Friday Feature: Sr. Living, Health Care, and COVID Litigation

Yesterday’s post was related to the beginnings of COVID, particularly the Biden Administration’s pandemic response plan. Just as Biden entered office, his administration released the response plan and the post (yesterday) included a recording of a podcast I did on the plan, COVID vaccine rollouts, etc.

Coming a bit closer to full circle, the pandemic is fundamentally over as we have entered the endemic phase of COVID. What has just begun is what I call, the fallout phase of the nation’s response to COVID. We are just now diving into the various remediation steps and policies (vaccine mandates, mask mandates, school closure, business closures, isolation periods, etc.) and as the U.S. and most industrialized nations do, looking at the good and the bad and trying to assess consequences and sometimes, blame for the consequences. The U.S. legal system is constantly full of cases that seek to find an equilibrium point between adverse parties.

To date, the vast majority of COVID litigation is focused on business loss and/or damage due to COVID restrictions/policies. The litigation is targeted to insurance companies and provisions within business interruption coverage and to a lesser extent, pollution coverage.  In August, I wrote a post about insurance and liability coverage as applicable to COVID and included a fantastic article from an insurance expert.  The article is here: Article-DeLopst-Liability-Coverage-for-COVID19

The business litigation cases, alleging loss of income or business interruption and damage have generally, gone nowhere.  State courts have been a tiny bit more willing to allow a case to proceed vs. full dismissal.  Federal courts have been inclined to dismiss virtually all cases. A good resource to watch COVID business/insurance litigation is a website tracker hosted by the University of Pennsylvania – https://cclt.law.upenn.edu/ 

For the most part, courts have held that suits involving “failure” to prevent COVID spread or negligence in preventing infections, have no merit.  In short, because of the virulence of COVID and now, more knowledge of the effectiveness (or lack thereof) of mitigation measures to reduce infection spread, it is nearly impossible to hold a person or entity accountable for infections (infections which could have occurred via multiple sources and or locations, regardless of distancing or masking or even, vaccination).

The most currently interesting twists in COVID litigation involve the PREP Act (Public Readiness and Emergency Preparedness Act). With respect to COVID, the Act via declaration and other rulemaking, allows the Secretary of DHHS to limit the liability of those whose job entailed acting to prevent COVID spread.

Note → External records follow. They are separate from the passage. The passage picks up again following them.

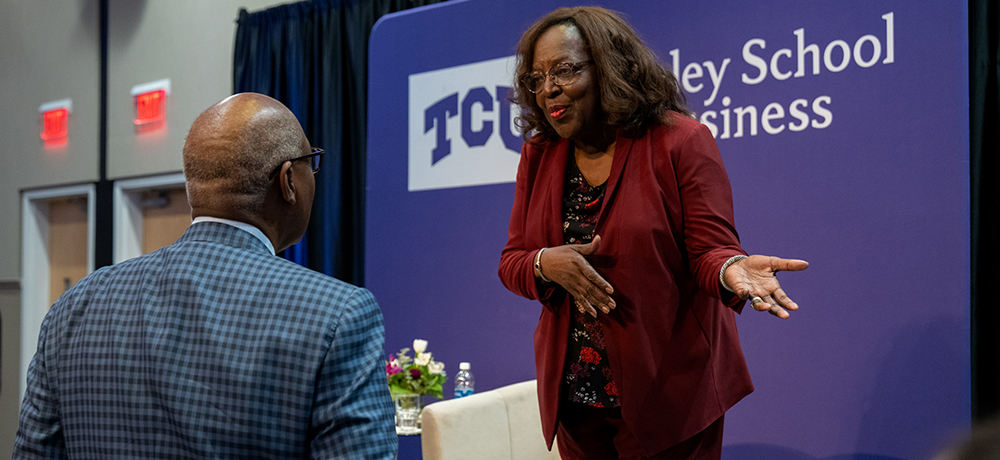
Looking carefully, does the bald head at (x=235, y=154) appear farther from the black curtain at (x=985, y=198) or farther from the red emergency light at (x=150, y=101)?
the red emergency light at (x=150, y=101)

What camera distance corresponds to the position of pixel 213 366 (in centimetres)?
120

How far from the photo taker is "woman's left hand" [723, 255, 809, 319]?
1494 millimetres

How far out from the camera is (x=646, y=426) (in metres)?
1.70

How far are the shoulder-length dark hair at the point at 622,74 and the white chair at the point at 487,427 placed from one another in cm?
151

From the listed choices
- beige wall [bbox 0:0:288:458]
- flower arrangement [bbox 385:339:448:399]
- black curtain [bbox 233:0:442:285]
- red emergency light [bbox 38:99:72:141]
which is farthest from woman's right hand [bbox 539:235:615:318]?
red emergency light [bbox 38:99:72:141]

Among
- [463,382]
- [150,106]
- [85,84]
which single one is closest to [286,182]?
[463,382]

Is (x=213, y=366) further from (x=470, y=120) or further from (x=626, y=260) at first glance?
(x=470, y=120)

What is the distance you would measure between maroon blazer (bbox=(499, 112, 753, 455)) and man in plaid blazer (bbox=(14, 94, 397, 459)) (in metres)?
0.65

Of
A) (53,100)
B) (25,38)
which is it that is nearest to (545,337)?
(53,100)

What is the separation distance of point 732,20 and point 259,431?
2689 millimetres

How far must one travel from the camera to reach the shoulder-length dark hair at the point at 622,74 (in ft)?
5.87

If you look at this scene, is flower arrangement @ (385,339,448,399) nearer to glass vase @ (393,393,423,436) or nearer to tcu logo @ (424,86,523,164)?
glass vase @ (393,393,423,436)

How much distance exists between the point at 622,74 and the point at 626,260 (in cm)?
44

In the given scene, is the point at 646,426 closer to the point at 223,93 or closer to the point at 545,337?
the point at 545,337
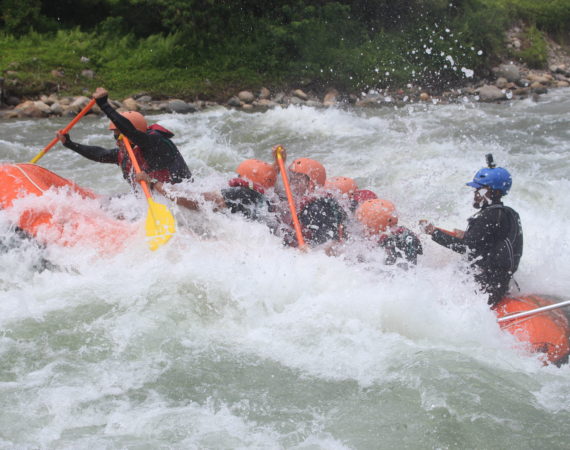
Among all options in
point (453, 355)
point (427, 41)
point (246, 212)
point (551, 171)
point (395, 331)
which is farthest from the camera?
point (427, 41)

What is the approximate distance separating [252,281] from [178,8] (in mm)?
12238

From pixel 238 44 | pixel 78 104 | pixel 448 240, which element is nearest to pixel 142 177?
pixel 448 240

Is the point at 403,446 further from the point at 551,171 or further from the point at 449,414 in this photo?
the point at 551,171

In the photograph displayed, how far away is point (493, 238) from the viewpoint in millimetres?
4770

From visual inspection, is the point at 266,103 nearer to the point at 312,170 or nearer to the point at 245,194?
the point at 312,170

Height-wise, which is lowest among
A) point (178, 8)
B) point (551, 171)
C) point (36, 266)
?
point (551, 171)

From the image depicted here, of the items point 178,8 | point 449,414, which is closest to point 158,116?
point 178,8

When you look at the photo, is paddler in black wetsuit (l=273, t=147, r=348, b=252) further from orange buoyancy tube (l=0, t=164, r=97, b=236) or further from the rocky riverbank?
the rocky riverbank

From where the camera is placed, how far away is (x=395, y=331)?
15.5ft

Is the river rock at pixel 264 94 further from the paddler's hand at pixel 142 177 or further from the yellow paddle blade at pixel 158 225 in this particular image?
the yellow paddle blade at pixel 158 225

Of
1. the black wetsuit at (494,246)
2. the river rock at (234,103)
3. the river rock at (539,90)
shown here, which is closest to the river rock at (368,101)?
the river rock at (234,103)

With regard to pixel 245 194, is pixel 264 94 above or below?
below

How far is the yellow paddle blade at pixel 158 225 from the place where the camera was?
18.0 feet

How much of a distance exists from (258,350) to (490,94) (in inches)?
521
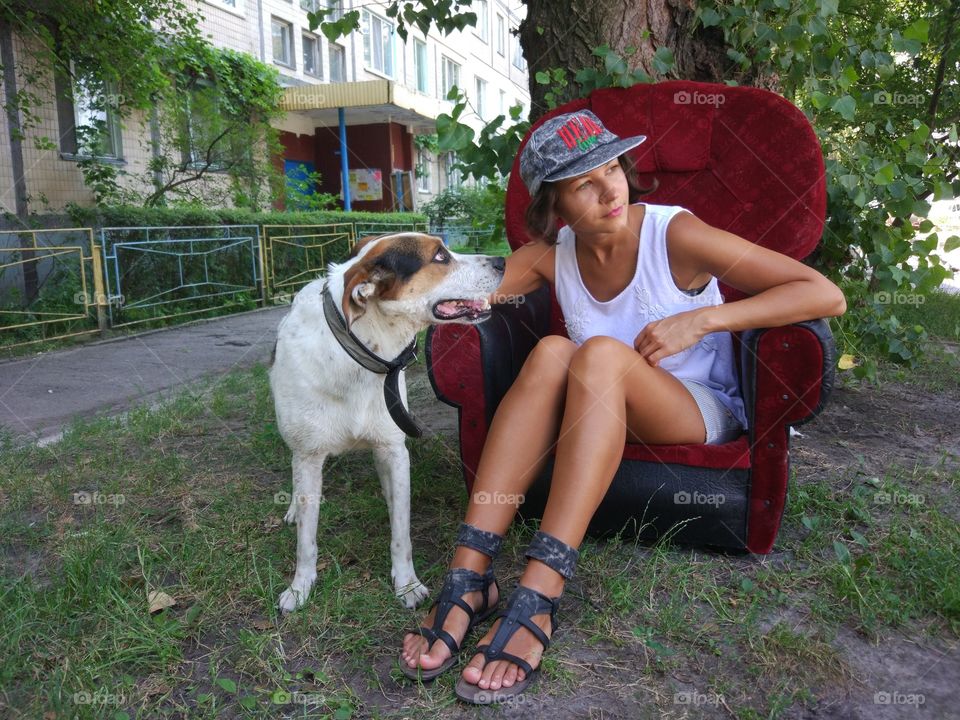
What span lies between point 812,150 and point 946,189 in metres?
1.42

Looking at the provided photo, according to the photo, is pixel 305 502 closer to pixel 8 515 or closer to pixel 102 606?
pixel 102 606

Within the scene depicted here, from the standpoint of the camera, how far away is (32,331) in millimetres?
6820

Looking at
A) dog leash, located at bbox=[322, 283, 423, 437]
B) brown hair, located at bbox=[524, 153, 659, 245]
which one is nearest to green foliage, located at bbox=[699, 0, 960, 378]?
brown hair, located at bbox=[524, 153, 659, 245]

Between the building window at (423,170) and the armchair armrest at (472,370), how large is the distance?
778 inches

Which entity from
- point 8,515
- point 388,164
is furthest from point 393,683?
point 388,164

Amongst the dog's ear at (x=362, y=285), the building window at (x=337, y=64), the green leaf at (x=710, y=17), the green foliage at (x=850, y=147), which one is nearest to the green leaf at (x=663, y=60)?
the green foliage at (x=850, y=147)

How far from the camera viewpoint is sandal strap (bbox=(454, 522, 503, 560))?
209 centimetres

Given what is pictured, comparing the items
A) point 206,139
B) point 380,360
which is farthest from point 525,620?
point 206,139

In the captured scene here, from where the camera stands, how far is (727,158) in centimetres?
292

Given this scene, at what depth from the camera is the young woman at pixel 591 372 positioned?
196 cm

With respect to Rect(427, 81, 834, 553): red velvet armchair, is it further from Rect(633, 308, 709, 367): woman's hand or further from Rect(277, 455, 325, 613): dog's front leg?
Rect(277, 455, 325, 613): dog's front leg

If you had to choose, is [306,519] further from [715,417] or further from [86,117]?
[86,117]

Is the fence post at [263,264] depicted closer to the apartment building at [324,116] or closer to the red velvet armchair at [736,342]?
the apartment building at [324,116]

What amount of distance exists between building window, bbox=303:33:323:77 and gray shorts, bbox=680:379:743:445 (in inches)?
696
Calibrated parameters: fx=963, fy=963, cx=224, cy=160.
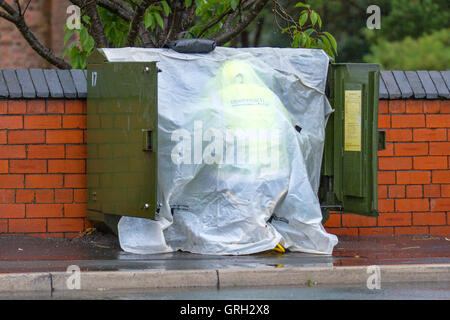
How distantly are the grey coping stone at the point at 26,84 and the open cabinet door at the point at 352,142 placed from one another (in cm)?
291

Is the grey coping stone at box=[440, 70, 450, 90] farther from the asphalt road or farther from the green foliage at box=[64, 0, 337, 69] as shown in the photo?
the asphalt road

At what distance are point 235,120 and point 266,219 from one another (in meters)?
0.94

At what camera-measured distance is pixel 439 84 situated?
399 inches

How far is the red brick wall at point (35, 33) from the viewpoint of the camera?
15789 mm

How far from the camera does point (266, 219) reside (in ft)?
28.5

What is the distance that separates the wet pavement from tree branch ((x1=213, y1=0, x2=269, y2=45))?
8.79 ft

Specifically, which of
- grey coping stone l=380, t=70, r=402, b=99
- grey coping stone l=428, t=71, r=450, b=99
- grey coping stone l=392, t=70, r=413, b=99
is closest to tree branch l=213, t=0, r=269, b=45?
grey coping stone l=380, t=70, r=402, b=99

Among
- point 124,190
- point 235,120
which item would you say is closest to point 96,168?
point 124,190

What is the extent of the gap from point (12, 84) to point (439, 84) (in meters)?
4.39

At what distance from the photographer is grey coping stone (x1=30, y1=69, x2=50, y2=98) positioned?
9398 mm
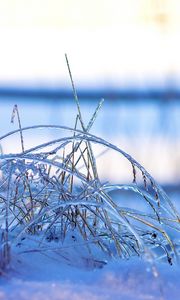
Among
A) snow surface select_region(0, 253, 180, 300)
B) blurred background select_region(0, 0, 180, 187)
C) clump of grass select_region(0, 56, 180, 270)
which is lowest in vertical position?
snow surface select_region(0, 253, 180, 300)

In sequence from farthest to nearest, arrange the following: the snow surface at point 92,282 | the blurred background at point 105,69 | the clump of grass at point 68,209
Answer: the blurred background at point 105,69 < the clump of grass at point 68,209 < the snow surface at point 92,282

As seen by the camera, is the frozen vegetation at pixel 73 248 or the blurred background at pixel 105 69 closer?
the frozen vegetation at pixel 73 248

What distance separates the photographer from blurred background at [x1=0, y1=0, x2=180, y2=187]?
3.20 m

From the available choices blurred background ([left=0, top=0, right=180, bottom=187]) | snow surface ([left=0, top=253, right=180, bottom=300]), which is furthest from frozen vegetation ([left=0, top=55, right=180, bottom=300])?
blurred background ([left=0, top=0, right=180, bottom=187])

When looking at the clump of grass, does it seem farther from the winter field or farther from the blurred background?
the blurred background

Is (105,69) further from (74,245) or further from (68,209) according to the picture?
(74,245)

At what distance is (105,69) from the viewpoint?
140 inches

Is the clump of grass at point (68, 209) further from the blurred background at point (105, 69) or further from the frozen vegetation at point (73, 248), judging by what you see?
the blurred background at point (105, 69)

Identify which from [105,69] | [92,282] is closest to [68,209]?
[92,282]

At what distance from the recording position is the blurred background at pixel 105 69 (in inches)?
126

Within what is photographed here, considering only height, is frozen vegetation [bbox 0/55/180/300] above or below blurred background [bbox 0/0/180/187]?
below

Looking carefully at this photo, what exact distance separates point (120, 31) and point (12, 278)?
119 inches

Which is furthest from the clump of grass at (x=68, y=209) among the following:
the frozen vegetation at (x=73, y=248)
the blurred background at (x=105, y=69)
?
the blurred background at (x=105, y=69)

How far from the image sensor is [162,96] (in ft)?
11.1
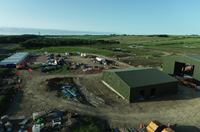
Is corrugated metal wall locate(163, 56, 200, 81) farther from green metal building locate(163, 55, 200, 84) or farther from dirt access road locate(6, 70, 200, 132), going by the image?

Several hundred cases have been filed against providers, SNFs and Senior Living the most common, alleging failure to control the spread of illness and thus, negligence.  The cases, however, test the immunity afforded by the PREP Act.

The Act provides immunity from both suit and liability “under Federal and State law with respect to all claims for loss caused by, arising out of, relating to, or resulting from the administration to or the use by an individual of a covered countermeasure.” Immunity from suit means that a person generally cannot sue in state or federal court a “covered person” for injuries related to activities conducted using a “covered countermeasure,” and immunity from liability insulates the “covered person” from bearing legal responsibility for the same. 

What we are seeing now are state legal actions taken against providers (plaintiff suits, some class action).  The typical defense strategy (generally the insurance company providing coverage to the provider) is to have the case moved to federal court, arguing that the PREP Act provisions preclude legal action at the state level.

The fascinating trend, and one that could be problematic for insurers and providers alike, is that the Third, Fifth, Seventh, and Ninth circuits have ruled that the PREP Act does not completely exempt state claims, permitting those claims to proceed in state courts.  The rulings center on the allegations of wrongful death or injury (negligence) are typically state claims that do not incorporate federal legal elements and/or federal claims elements within the suit.  A great piece, in detail, on PREP Act litigation and claims is here: https://www.healthaffairs.org/content/forefront/covid-19-prep-act-litigation-tip-liability-iceberg

Another twist to all of the above in terms of litigation, is how COVID mitigation measures used in Senior Living may be causally tied to claims of poor care, wrongful death, etc.  There is no question that isolation measures, staff loss due to infections and removals from shift, vaccine mandates and staff disaggregation, etc., heightened risk for increased resident agitation, depression (lack of visitation), falls, wounds, dehydration, general health decline (deconditioning), etc.  On Monday, I’ll address this COVID litigation element in greater detail.  Until then, TGIF!